Recentemente, em 13 de junho, Ethan Hee-Seok Shin, analista jurídico da ONG Grupo de Trabalho de Justiça de Transição, com sede na Coreia do Sul, prestou depoimento ao Congresso dos EUA. Ele atrelou a redução no número de norte-coreanos em fuga à vigilância estatal de Beijing.

“O programa de reconhecimento facial baseado em IA tornou quase impossível o movimento interno dos refugiados norte-coreanos por transporte público na China, enquanto as autoridades usam tecnologia de vigilância para monitorar e interceptar os fugitivos que tentam sair da China”, afirmou ele.

Hanna Song, diretora de cooperação internacional da ONG Banco de Dados para Direitos Humanos da Coreia do Norte, sediada em Seul, deu depoimento semelhante ao Congresso. Ela contou que ouviu de dissidentes o quanto as novas tecnologias, incluída aí a biometria, têm dificultado a missão de quem foge do regime ditatorial de Kim Jong-un.

“O uso crescente de tecnologia emergente pela China está sendo usado como uma ferramenta de repressão que afeta os grupos mais vulneráveis, incluindo os refugiados norte-coreanos”, disse ela.

Questão de direitos humanos

A tecnologia de reconhecimento facial virou arma de regimes repressivos, como o chinês, para controlar a população e punir opositores. Tornou-se, dessa forma, protagonista no debate global sobre direitos humanos.

Em agosto de 2021, um grupo de relatores independentes da ONU (Organização das Nações Unidas) instou os governos do mundo a estabelecerem uma moratória global na venda e na transferência de tecnologia de vigilância.

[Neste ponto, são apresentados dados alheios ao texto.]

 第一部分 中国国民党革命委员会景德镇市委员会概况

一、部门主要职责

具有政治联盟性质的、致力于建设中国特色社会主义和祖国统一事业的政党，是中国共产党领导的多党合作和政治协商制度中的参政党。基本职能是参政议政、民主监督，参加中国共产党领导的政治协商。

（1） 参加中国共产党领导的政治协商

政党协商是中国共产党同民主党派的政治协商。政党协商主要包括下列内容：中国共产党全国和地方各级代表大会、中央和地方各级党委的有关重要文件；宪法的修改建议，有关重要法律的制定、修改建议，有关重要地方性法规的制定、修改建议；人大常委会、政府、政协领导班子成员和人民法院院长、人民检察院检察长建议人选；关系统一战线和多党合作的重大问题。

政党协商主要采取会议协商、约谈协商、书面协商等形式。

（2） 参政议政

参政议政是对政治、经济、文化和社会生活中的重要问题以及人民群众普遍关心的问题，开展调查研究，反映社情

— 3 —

Eles sugeriram a medida até que houvesse garantias de que o setor cumpre com padrões internacionais de respeito aos direitos humanos.  

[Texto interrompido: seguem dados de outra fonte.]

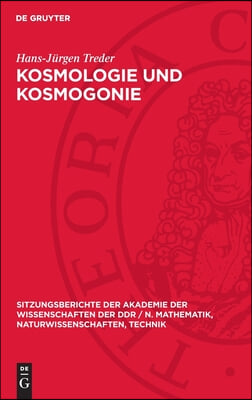 DE GRUYTER

Hans-Jürgen Treder

KOSMOLOGIE UND KOSMOGONIE

SITZUNGSBERICHTE DER AKADEMIE DER WISSENSCHAFTEN DER DDR / N. MATHEMATIK, NATURWISSENSCHAFTEN, TECHNIK

DE G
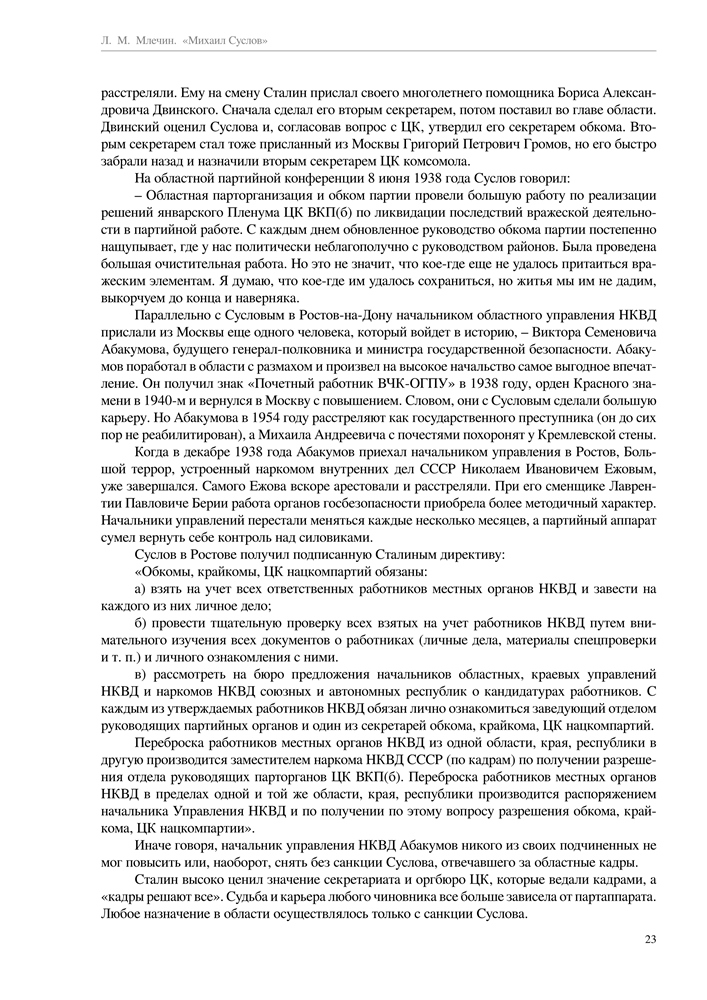 Л. М. Млечин. «Михаил Суслов»

расстреляли. Ему на смену Сталин прислал своего многолетнего помощника Бориса Александровича Двинского. Сначала сделал его вторым секретарем, потом поставил во главе области. Двинский оценил Суслова и, согласовав вопрос с ЦК, утвердил его секретарем обкома. Вторым секретарем стал тоже присланный из Москвы Григорий Петрович Громов, но его быстро забрали назад и назначили вторым секретарем ЦК комсомола.

На областной партийной конференции 8 июня 1938 года Суслов говорил:

– Областная парторганизация и обком партии провели большую работу по реализации решений январского Пленума ЦК ВКП(б) по ликвидации последствий вражеской деятельности в партийной работе. С каждым днем обновленное руководство обкома партии постепенно нащупывает, где у нас политически неблагополучно с руководством районов. Была проведена большая очистительная работа. Но это не значит, что кое-где еще не удалось притаиться вражеским элементам. Я думаю, что кое-где им удалось сохраниться, но житья мы им не дадим, выкорчуем до конца и наверняка.

Параллельно с Сусловым в Ростов-на-Дону начальником областного управления НКВД прислали из Москвы еще одного человека, который войдет в историю, – Виктора Семеновича Абакумова, будущего генерал-полковника и министра государственной безопасности. Абакумов поработал в области с размахом и произвел на высокое начальство самое выгодное впечатление. Он получил знак «Почетный работник ВЧК-ОГПУ» в 1938 году, орден Красного знамени в 1940-м и вернулся в Москву с повышением. Словом, они с Сусловым сделали большую карьеру. Но Абакумова в 1954 году расстреляют как государственного преступника (он до сих пор не реабилитирован), а Михаила Андреевича с почестями похоронят у Кремлевской стены.

Когда в декабре 1938 года Абакумов приехал начальником управления в Ростов, Большой террор, устроенный наркомом внутренних дел СССР Николаем Ивановичем Ежовым, уже завершался. Самого Ежова вскоре арестовали и расстреляли. При его сменщике Лаврентии Павловиче Берии работа органов госбезопасности приобрела более методичный характер. Начальники управлений перестали меняться каждые несколько месяцев, а партийный аппарат сумел вернуть себе контроль над силовиками.

Суслов в Ростове получил подписанную Сталиным директиву:

«Обкомы, крайкомы, ЦК нацкомпартий обязаны:

а) взять на учет всех ответственных работников местных органов НКВД и завести на каждого из них личное дело;

б) провести тщательную проверку всех взятых на учет работников НКВД путем внимательного изучения всех документов о работниках (личные дела, материалы спецпроверки и т. п.) и личного ознакомления с ними.

в) рассмотреть на бюро предложения начальников областных, краевых управлений НКВД и наркомов НКВД союзных и автономных республик о кандидатурах работников. С каждым из утверждаемых работников НКВД обязан лично ознакомиться заведующий отделом руководящих партийных органов и один из секретарей обкома, крайкома, ЦК нацкомпартий.

Переброска работников местных органов НКВД из одной области, края, республики в другую производится заместителем наркома НКВД СССР (по кадрам) по получении разрешения отдела руководящих парторганов ЦК ВКП(б). Переброска работников местных органов НКВД в пределах одной и той же области, края, республики производится распоряжением начальника Управления НКВД и по получении по этому вопросу разрешения обкома, крайкома, ЦК нацкомпартии».

Иначе говоря, начальник управления НКВД Абакумов никого из своих подчиненных не мог повысить или, наоборот, снять без санкции Суслова, отвечавшего за областные кадры.

Сталин высоко ценил значение секретариата и оргбюро ЦК, которые ведали кадрами, а «кадры решают все». Судьба и карьера любого чиновника все больше зависела от партаппарата. Любое назначение в области осуществлялось только с санкции Суслова.

23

Os relatores afirmaram na ocasião que é “perigoso e irresponsável” permitir que este tipo de tecnologia opere em “zonas sem direitos humanos”. A preocupação está ligada ao uso de equipamentos altamente sofisticados para “monitorar, intimidar e silenciar defensores de direitos humanos, jornalistas e opositores políticos”. 

Episódios recentes

A China, por exemplo, já teria implantado um sistema de vigilância governamental na Sérvia por meio da gigante de tecnologia Huawei, aproveitando a boa relação do governo com Beijing. A parceria, denunciada em agosto de 2021, aumenta a desconfiança, pois essa tecnologia constitui um dos pilares do sistema de controle social do Partido Comunista Chinês (PCC).

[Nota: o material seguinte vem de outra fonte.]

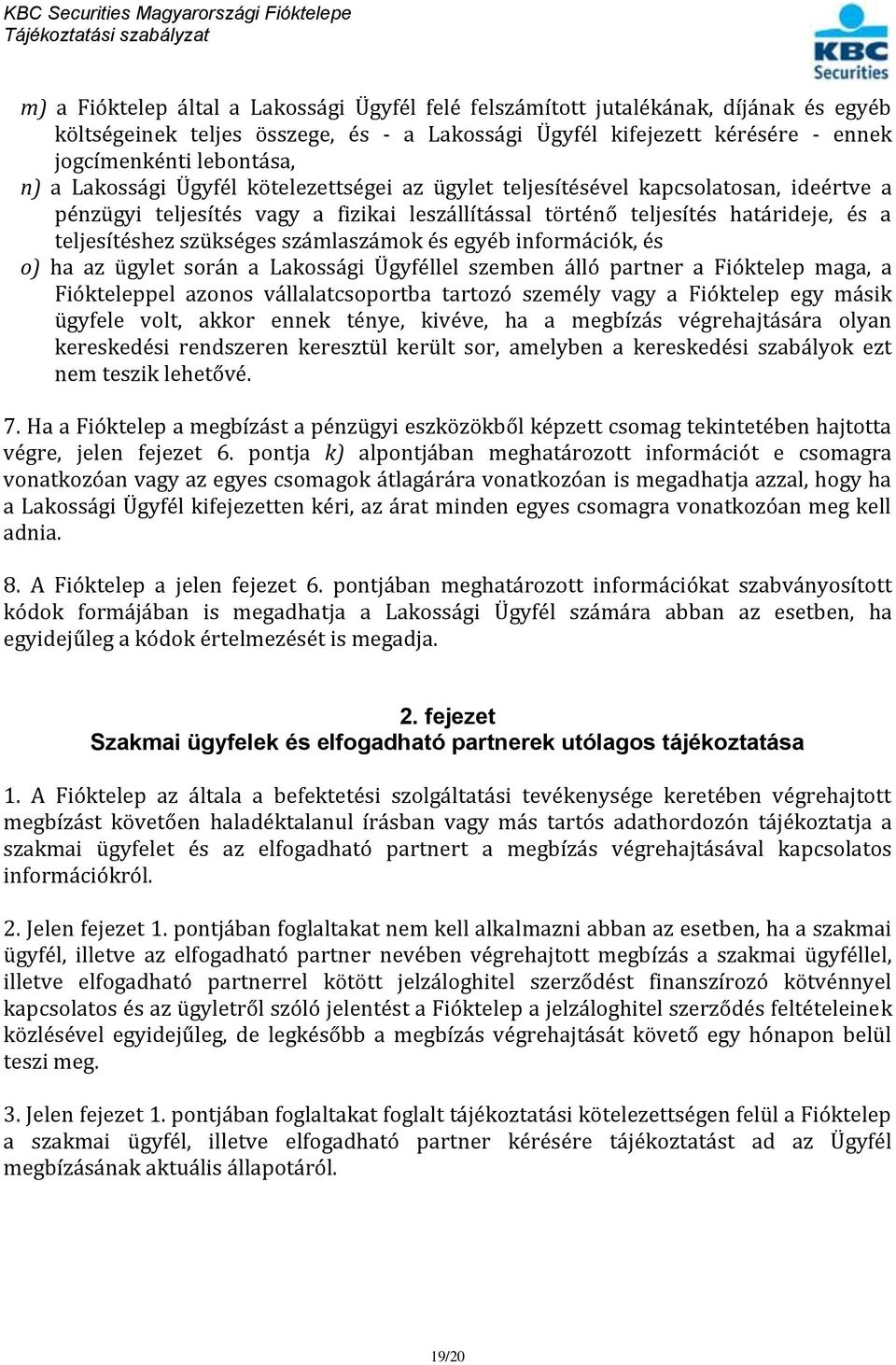 KBC Securities Magyarországi Fióktelepe
Tájékoztatási szabályzat

KBC Securities

m) a Fióktelep által a Lakossági Ügyfél felé felszámított jutalékának, díjának és egyéb költségeinek teljes összege, és - a Lakossági Ügyfél kifejezett kérésére - ennek jogcímenkénti lebontása,
n) a Lakossági Ügyfél kötelezettségei az ügylet teljesítésével kapcsolatosan, ideértve a pénzügyi teljesítés vagy a fizikai leszállítással történő teljesítés határideje, és a teljesítéshez szükséges számlaszámok és egyéb információk, és
o) ha az ügylet során a Lakossági Ügyféllel szemben álló partner a Fióktelep maga, a Fiókteleppel azonos vállalatcsoportba tartozó személy vagy a Fióktelep egy másik ügyfele volt, akkor ennek ténye, kivéve, ha a megbízás végrehajtására olyan kereskedési rendszeren keresztül került sor, amelyben a kereskedési szabályok ezt nem teszik lehetővé.

7. Ha a Fióktelep a megbízást a pénzügyi eszközökből képzett csomag tekintetében hajtotta végre, jelen fejezet 6. pontja k) alpontjában meghatározott információt e csomagra vonatkozóan vagy az egyes csomagok átlagárára vonatkozóan is megadhatja azzal, hogy ha a Lakossági Ügyfél kifejezetten kéri, az árat minden egyes csomagra vonatkozóan meg kell adnia.

8. A Fióktelep a jelen fejezet 6. pontjában meghatározott információkat szabványosított kódok formájában is megadhatja a Lakossági Ügyfél számára abban az esetben, ha egyidejűleg a kódok értelmezését is megadja.

2. fejezet
Szakmai ügyfelek és elfogadható partnerek utólagos tájékoztatása

1. A Fióktelep az általa a befektetési szolgáltatási tevékenysége keretében végrehajtott megbízást követően haladéktalanul írásban vagy más tartós adathordozón tájékoztatja a szakmai ügyfelet és az elfogadható partnert a megbízás végrehajtásával kapcsolatos információkról.

2. Jelen fejezet 1. pontjában foglaltakat nem kell alkalmazni abban az esetben, ha a szakmai ügyfél, illetve az elfogadható partner nevében végrehajtott megbízás a szakmai ügyféllel, illetve elfogadható partnerrel kötött jelzáloghitel szerződést finanszírozó kötvénnyel kapcsolatos és az ügyletről szóló jelentést a Fióktelep a jelzáloghitel szerződés feltételeinek közlésével egyidejűleg, de legkésőbb a megbízás végrehajtását követő egy hónapon belül teszi meg.

3. Jelen fejezet 1. pontjában foglaltakat foglalt tájékoztatási kötelezettségen felül a Fióktelep a szakmai ügyfél, illetve elfogadható partner kérésére tájékoztatást ad az Ügyfél megbízásának aktuális állapotáról.

19/20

O governo da Uganda, na África Oriental, também foi acusado em 2020 de usar a tecnologia para identificar e perseguir dissidentes após uma onda de protestos antigovernamentais.

Na Rússia, o reconhecimento facial foi usado para  identificar e deter cidadãos que tentam driblar o recrutamento obrigatório para servir às forças armadas do país na guerra da Ucrânia. A tecnologia também ajudou Moscou a deter dezenas de pessoas consideradas suspeitas de preparar protestos no Dia da Rússia, importante feriado nacional que marca a declaração de soberania de 1990.